With 160 kilos of weight, it is the species of this largest flightless bird ever found
A penguin that weighed as much as a gorilla. This is how monstrous the recently discovered species was on the east coast of the South Island of New Zealand and that has left scientists speechless. The fossil remains found are also extremely old: they date back to 57 million years ago. With almost 160 kilos of weightis the heaviest penguin known to science.
Alan Tennyson, a paleontologist at the Museum of New Zealand Te Papa Tongarewa, together with his son, discovered the bones of large seabirds in 2017. Now, after the studies carried out, all the details of that finding have been known, which includes three different species hitherto unknown penguins.
The remains were deposited on a beach known for its large accumulations of the so-called Moeraki boulders, large boulders that characterize this New Zealand coast. Thanks to the force of the tide, fragments of fossilized bones were discovered inside these rocks. Analyzing them, it became clear that there were three new, hitherto undescribed penguin species and one of them probably larger than any known member of the family of these cute flightless birds.
“Fossils give us evidence of the history of life, and sometimes that evidence is really surprising,” explains Daniel Field, from Cambridge’s Department of Earth Sciences. “Many of the first fossil penguins reached enormous sizeseasily dwarfing the largest penguins in existence today”.
The details of these prehistoric giant penguins are described in the magazine Journal of Paleontology. Scientists named the largest penguin kumimanu fordycei. Kumimanu is the Maori word meaning “monstrous bird & rdquor;) and fordycei refers to Dr. Ewan Fordyce, professor emeritus at the University of Otago. The smallest penguin was named as Petradyptes (“rock diver”) stonehousei.
“Ewan Fordyce is a legend in our field, but also one of the most generous mentors I have ever known. Without Ewan’s field program, we wouldn’t even know that many iconic fossil species existed, so it’s only right that he has his own namesake penguin & rdquor ;, clarifies one of the researchers.
How was it possible to establish the weight of these giants?

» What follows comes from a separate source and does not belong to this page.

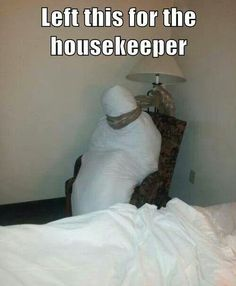 Left this for the house keeper - FunSubstance Good Pranks, Funny Pranks, Funny Jokes, Hilarious, Funny Captions, Hotel Humor, Funny Images, Funny Pictures, Funny Cute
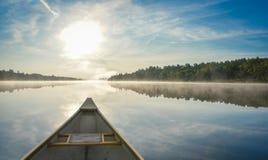 El Canoeing en una mañana brumosa del verano en Corry Lake Fotos de archivo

The researchers calculated the weight of the two newly discovered species based on the size and density of their bones compared to those of modern penguins by creating three-dimensional models. This way, P. stonehousei would have weighed around 50 kilograms, slightly more than the weight of emperor penguins (Aptenodytes forsteri) alive, while K. fordeycei he would have weighed more than three times this figure, up to a whopping 160kg.

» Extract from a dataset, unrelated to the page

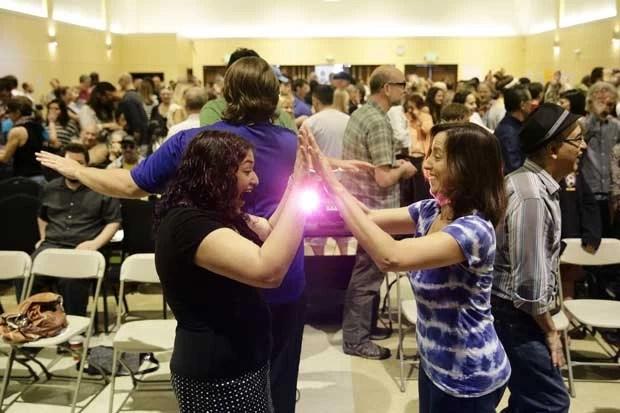 Adeptos do culto batem palmas, brincam e gritam durante a primeira celebração dominical em Los Angeles, nos EUA (Foto: Jae C. Hong/ AP)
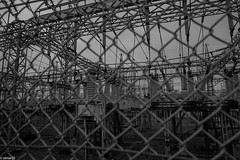 confusion (elmar35) Tags: street leica bw art monochrome japan tokyo blackwhite cosina wideangle sap 25mm m9 skopar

It looks like, this unusual size gave them certain advantages in the water. “The penguins were so big that it made them more efficient in the water. A larger penguin could capture larger prey and, more importantly, would have better maintained body temperature in cold waters,” the authors write.
When the Chicxulub asteroid collision took place, about 66 million years ago, this catastrophe wiped out non-avian dinosaurs and mammals were still small and terrestrial. But with the disappearance of the giant marine reptiles, a gap was left which, it seems, the penguins also filled, growing to impressive size. The absence of major competitors gave the penguins plenty of room to grow. It is still unknown if there were even larger penguins or if the remains found correspond by chance to a particularly giant specimen.